What is the correct stored value for umlaut "ü" in Perl?
I would like to directly deliver UTF-8 websites using Perl. I ran into several encoding issues because the original data is not fully stored in UTF-8. Due to debugging session for encoding issues, I found two different representations for German umlaut ü
. Which one is the correct stored value with Perl?
-
\xFC
which is the Unicode positionU+00FC
forü
-
0xC3 0xBC
which is the UTF-8 hexadecimal representation forü
If there is no difference, why does Perl store umlauts in different representations and not store them in either Unicode position or UTF-8 hexadecimal representation.
Link to Unicode / UTF-8 character table
Use Encoding :: FixLatin fix_latin
.
$ perl -MEncoding::FixLatin=fix_latin -MEncode=encode_utf8 \
-E'say sprintf "%v02X", encode_utf8(fix_latin("\xFC\xC3\xBC"))'
C3.BC.C3.BC
Internally, it's better to work with Unicode. Decoding inputs, coding outputs. You probably have a connection forgetting to encode the output.
There are no "correct" ones, they represent different views. Generally speaking, it would be better to stick with Unicode and print it as UTF-8, but the major complication is knowing exactly what you have at each stage of processing; if you can use UTF-8 reliably all over the place, it might be easier in your case.

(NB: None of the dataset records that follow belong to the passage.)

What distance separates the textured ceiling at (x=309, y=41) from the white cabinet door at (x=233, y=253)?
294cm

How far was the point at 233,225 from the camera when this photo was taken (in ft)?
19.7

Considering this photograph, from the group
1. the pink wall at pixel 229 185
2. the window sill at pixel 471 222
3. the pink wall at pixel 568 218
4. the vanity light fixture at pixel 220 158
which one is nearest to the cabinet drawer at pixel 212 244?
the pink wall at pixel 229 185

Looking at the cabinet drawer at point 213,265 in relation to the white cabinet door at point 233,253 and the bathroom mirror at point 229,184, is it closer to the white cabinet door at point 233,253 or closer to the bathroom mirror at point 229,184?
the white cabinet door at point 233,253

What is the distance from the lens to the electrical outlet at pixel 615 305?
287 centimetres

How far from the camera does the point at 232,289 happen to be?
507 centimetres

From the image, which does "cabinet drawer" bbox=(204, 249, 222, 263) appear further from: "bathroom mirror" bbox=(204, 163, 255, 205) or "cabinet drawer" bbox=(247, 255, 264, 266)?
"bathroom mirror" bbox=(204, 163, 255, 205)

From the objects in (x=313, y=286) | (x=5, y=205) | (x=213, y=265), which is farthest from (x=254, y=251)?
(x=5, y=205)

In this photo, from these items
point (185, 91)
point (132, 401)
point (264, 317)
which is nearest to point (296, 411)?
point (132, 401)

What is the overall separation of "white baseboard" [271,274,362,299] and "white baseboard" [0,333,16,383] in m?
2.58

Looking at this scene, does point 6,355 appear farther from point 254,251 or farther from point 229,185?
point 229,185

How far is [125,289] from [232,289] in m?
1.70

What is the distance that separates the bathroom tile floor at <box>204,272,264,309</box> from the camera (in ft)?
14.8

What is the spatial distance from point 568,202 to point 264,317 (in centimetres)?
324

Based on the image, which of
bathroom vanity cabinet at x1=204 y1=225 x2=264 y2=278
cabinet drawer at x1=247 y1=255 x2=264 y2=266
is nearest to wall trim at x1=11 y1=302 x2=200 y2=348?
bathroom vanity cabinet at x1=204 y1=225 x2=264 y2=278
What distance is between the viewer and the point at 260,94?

Both are correct. It depends on your intentions.
\xFC
is a regular form of a Unicode text string that contains the ü character. This is usually the form in which you process a line of text in your application.
0xC3 0xBC
is the correct form of a byte string that encodes the ü character to UTF-8. This is usually the form in which you receive or transmit UTF-8 bytes from or to some external object, such as a network socket or a disk file descriptor.